Retrepado junto a la chimenea, el primer día de febrero, acosaba y escudriñaba por quincuagésima vez mi ejemplar favorito de Edgar Allan Poe, “El gato negro”, cuando un cuervo del color de la noche comenzó a perforar mi curiosidad con su pico sobre el cristal de la ventana.
¿Qué buscaba?  ¿Qué querría?  Mi cabeza se acercaba a mis hombros, mientras mis ojos apenas podían otear por encima del libro.

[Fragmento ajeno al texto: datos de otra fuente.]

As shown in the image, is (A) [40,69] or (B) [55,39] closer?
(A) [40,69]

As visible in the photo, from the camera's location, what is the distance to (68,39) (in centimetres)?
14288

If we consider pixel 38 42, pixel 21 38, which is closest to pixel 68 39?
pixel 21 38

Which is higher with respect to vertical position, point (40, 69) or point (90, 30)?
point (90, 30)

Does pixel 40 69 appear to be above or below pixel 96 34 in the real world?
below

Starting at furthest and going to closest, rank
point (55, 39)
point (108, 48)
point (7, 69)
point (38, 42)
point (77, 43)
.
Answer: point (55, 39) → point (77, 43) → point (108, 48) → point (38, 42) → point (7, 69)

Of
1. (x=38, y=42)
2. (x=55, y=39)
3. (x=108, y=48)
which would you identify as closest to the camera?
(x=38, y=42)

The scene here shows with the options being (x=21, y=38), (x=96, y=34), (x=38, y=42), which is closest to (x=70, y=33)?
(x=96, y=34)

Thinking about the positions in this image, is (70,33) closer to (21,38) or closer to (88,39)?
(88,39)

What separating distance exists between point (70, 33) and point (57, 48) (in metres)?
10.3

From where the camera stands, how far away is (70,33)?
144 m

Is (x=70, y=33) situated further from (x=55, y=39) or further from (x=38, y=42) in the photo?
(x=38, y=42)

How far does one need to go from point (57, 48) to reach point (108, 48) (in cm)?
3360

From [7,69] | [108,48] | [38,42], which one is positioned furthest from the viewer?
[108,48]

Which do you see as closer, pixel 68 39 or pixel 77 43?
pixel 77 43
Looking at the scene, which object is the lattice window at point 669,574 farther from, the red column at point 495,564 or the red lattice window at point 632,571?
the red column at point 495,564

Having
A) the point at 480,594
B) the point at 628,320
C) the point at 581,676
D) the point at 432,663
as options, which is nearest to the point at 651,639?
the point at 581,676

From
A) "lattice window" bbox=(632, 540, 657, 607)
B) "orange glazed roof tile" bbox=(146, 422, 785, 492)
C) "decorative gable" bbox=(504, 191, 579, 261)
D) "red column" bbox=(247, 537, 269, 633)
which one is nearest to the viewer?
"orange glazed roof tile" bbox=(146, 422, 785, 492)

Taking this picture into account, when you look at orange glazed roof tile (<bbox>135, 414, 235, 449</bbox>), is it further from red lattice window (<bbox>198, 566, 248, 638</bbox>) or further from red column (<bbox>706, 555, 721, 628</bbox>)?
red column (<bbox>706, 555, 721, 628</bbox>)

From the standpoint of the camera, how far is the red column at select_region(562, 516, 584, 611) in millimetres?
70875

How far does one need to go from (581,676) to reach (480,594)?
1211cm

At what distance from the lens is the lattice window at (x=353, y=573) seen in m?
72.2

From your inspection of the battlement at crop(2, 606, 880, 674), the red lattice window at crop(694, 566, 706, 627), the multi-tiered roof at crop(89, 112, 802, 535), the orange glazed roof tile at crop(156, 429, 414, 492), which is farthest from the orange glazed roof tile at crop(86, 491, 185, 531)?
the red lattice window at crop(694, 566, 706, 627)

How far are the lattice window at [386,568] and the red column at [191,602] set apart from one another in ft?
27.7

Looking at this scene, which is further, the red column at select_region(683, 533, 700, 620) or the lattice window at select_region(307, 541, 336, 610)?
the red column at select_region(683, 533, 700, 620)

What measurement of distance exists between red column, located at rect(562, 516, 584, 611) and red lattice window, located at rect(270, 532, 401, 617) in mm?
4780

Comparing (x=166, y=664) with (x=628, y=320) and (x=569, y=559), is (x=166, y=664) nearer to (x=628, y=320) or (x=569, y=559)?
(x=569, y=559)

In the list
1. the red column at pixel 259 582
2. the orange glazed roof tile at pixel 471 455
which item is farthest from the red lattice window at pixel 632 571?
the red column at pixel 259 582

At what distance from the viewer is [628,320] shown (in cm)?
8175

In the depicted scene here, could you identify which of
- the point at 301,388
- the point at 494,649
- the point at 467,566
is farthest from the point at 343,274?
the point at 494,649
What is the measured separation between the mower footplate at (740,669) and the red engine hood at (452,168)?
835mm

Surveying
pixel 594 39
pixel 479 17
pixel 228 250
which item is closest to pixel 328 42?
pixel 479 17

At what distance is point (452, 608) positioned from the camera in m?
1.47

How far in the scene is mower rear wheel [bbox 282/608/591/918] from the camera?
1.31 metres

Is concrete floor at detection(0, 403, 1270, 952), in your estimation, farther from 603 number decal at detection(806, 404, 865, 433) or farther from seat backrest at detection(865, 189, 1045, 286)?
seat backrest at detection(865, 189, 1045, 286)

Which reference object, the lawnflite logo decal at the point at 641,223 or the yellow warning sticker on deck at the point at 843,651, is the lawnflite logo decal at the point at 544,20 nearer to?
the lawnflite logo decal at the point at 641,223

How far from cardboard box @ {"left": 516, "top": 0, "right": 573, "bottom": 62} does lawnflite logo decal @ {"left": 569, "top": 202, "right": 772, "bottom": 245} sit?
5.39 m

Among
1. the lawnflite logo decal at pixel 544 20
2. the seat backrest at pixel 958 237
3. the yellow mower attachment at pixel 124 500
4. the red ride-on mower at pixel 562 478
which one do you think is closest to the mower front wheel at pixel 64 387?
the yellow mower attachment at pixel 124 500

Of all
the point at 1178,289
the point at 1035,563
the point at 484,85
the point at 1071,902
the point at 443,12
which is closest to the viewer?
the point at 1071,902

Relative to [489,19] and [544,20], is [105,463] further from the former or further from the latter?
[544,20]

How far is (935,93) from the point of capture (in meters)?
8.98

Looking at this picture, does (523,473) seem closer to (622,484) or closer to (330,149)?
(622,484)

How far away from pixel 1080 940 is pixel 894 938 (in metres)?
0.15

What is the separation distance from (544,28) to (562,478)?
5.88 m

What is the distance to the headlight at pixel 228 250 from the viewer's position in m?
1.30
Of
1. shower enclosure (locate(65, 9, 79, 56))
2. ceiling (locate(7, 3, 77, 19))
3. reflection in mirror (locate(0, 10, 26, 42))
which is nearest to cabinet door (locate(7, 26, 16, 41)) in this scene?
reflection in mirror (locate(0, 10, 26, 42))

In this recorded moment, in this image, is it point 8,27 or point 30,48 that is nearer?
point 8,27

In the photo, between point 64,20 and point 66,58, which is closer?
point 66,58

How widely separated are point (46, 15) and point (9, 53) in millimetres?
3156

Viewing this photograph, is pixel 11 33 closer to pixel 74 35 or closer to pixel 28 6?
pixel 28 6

Una vez, y otra, y volvía a picar con la insistencia de las olas sobre el rompiente.
Me negaba a moverme del sofá, junto al fuego, con la única claridad intermitente de la tormenta, con la perseverancia del maldito cuervo que no cegaba en su intento de entrar en la habitación.
¿Por qué? ¿De dónde procedía ese deseo? ¿Acaso vendría a por mi alma? ¡la muerte!
Entonces sentí el alivio del ejecutado, mi pena había llegado a su fin.
Con la poca voluntad que en mi cuerpo se albergaba tomé el camino hacía ventana, la abrí de par en par dejando que el viento y la tormenta poseyerán toda la habitación y me arrodillé ante el mensajero del infierno para mirarle a los ojos por última vez.

-¡Recadero del infierno!  ¡Heraldo del infortunio!  ¿Qué diablos tienes para mí?
-Amigo-dijo el cuervo- vengo del texto de abajo, “Negación”,  ¿tienes un poco de sal?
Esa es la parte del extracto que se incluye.